A critical factor affecting earthquake damage to buildings and structures is seismic wave frequency, or the rate at which an earthquake wave repeats each second. Because of this, researchers including Livermore Lab’s computational scientist Anders Petersson and seismologist Arthur Rodgers have been working with Berkeley Lab’s Hans Johansen to advance the existing SW4 code. This code was originally developed by Petersson for simulating three-dimensional seismic wave propagation.
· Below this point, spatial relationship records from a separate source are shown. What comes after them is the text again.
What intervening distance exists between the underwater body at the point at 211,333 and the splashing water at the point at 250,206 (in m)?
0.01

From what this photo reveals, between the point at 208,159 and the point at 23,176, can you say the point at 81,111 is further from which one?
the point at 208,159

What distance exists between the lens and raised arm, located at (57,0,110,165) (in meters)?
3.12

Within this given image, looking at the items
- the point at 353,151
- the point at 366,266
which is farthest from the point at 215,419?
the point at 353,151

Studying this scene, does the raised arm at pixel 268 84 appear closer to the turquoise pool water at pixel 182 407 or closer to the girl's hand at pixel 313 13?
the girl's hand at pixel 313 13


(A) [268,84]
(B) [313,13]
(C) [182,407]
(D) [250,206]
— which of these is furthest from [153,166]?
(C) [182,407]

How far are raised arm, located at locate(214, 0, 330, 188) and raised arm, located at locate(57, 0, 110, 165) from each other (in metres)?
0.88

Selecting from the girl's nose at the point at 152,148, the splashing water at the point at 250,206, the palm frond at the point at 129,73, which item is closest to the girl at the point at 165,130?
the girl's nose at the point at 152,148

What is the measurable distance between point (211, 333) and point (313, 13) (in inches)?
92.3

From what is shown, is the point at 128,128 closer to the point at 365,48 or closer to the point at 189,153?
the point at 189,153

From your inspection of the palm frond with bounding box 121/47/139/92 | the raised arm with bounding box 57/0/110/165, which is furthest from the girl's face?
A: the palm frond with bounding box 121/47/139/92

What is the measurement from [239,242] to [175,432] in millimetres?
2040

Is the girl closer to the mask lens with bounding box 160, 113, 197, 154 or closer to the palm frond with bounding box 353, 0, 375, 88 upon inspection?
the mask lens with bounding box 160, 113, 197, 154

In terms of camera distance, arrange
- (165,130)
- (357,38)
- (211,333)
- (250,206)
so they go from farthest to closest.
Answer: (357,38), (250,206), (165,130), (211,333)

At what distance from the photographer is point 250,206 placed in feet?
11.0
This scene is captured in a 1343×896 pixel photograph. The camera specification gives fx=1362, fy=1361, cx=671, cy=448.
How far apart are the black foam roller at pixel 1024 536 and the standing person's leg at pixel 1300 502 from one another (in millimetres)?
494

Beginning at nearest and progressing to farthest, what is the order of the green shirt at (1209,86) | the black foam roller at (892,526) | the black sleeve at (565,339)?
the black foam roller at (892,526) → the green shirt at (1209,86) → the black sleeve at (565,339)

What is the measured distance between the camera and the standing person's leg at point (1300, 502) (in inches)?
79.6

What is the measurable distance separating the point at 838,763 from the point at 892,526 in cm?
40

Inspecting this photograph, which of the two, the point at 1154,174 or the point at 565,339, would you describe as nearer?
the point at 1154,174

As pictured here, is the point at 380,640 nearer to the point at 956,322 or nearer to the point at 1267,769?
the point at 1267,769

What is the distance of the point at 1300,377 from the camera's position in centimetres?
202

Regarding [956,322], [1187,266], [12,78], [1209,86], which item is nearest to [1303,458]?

“While working closely with the NERSC operations team in a simulation last week, we used essentially the entire Cori machine – 8,192 nodes, and 524,288 cores – to execute an unprecedented 5-hertz run of the entire San Francisco Bay Area region for a magnitude 7 Hayward Fault earthquake. The run was executed in 9 hours and 11 minutes of wall clock time,” said McCallen. “The code developments necessary for this run are moving us toward our ultimate goal of a full exascale application.”

The fact that buildings respond differently to certain seismic wave frequencies based on their size was evidenced by the most recent simulations of high-magnitude earthquakes along the Hayward Fault. These showed an increase in damage potential for the 40-story building –more than for the three-story building –as the earthquake increased in magnitude from 6.5 to 7 at 5 hertz due to the significant increase in ground motion at longer periods of vibration. Other results indicate that ground motion and the potential for structural damage could vary between sites in relatively close proximity.

Their simulations showed that two buildings with the same number of stories equidistant from the fault line and only approximately 3 miles apart can have a substantially different damage potential due to the differences in which seismic waves emanating from the fault merge together. Buildings in proximity to the fault rupture and fault-rupture directivity zone were found to be at greater risk of damage from the earthquakes, and fault-slip-associated permanent ground displacement was shown to increase with event magnitude.

Without the NERSC computing resources making it possible to execute these earthquake event scenarios for so many locations and structures at such high resolution so quickly, it would not be possible to produce such accurate site-specific depictions of structural risk. The researchers believe that such precise physics-based representations of the potential for damages will ultimately provide a more accurate and complete picture of the interaction between seismic ground motion and structural damage.

“Simulations can both increase understanding of and reduce uncertainties about the very complex processes at play in earthquake science and engineering,” said McCallen. “It’s become clear that our ability to accurately assess earthquake hazard and risk at regional scale can benefit from physics-based simulations that allow us to depict the impact of seismicity on site-specific ground motion and structures in the areas most vulnerable to these potentially devastating events.”

“It is an exciting time for the science and engineering communities. Through DOE’s Exascale Project, we will be developing the computational ecosystem and gaining access to computers that are big enough and fast enough to execute these types of computationally intensive calculations,” he added.